Dataset excerpt
#####

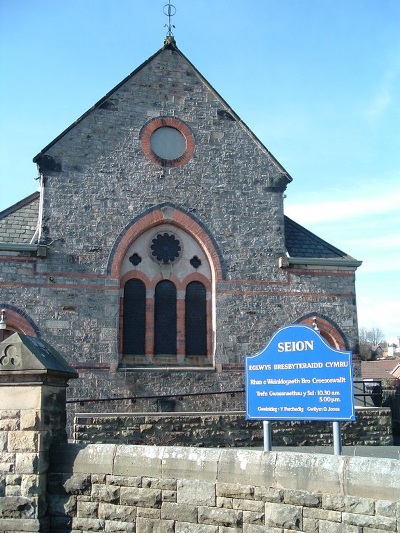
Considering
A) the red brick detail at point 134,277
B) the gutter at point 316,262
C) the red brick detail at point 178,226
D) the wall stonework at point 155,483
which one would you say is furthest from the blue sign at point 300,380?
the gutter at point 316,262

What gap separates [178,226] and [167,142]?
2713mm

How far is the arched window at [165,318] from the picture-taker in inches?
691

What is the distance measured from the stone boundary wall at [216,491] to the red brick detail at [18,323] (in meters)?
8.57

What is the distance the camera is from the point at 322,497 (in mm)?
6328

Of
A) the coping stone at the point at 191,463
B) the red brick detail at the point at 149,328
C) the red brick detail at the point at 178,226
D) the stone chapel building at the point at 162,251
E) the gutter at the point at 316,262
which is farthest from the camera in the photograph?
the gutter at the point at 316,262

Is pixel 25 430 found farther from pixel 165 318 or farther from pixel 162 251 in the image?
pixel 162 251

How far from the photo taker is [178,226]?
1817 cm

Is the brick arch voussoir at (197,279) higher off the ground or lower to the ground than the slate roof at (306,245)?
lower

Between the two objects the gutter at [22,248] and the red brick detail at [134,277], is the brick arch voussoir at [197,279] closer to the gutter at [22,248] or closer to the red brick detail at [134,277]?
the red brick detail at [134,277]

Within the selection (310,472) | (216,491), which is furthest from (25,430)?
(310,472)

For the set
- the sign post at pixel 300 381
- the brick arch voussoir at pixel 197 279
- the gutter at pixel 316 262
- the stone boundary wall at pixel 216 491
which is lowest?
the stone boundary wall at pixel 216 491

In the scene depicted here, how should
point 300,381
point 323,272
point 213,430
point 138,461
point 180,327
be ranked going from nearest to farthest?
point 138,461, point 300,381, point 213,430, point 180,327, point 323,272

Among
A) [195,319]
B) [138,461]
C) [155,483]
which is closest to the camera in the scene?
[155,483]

#####

EXERCISE INSTRUCTIONS: Please render the lines of the listing above as a Markdown table with columns "n" and "Line", starting at the line containing "In the scene depicted here, how should" and ending at the last line of the listing, both included. Number the rows and omit blank lines.

COMPLETED EXERCISE:
| n | Line |
|---|---|
| 1 | In the scene depicted here, how should |
| 2 | point 300,381 |
| 3 | point 323,272 |
| 4 | point 213,430 |
| 5 | point 138,461 |
| 6 | point 180,327 |
| 7 | be ranked going from nearest to farthest? |
| 8 | point 138,461, point 300,381, point 213,430, point 180,327, point 323,272 |
| 9 | Among |
| 10 | A) [195,319] |
| 11 | B) [138,461] |
| 12 | C) [155,483] |
| 13 | which is closest to the camera in the scene? |
| 14 | [155,483] |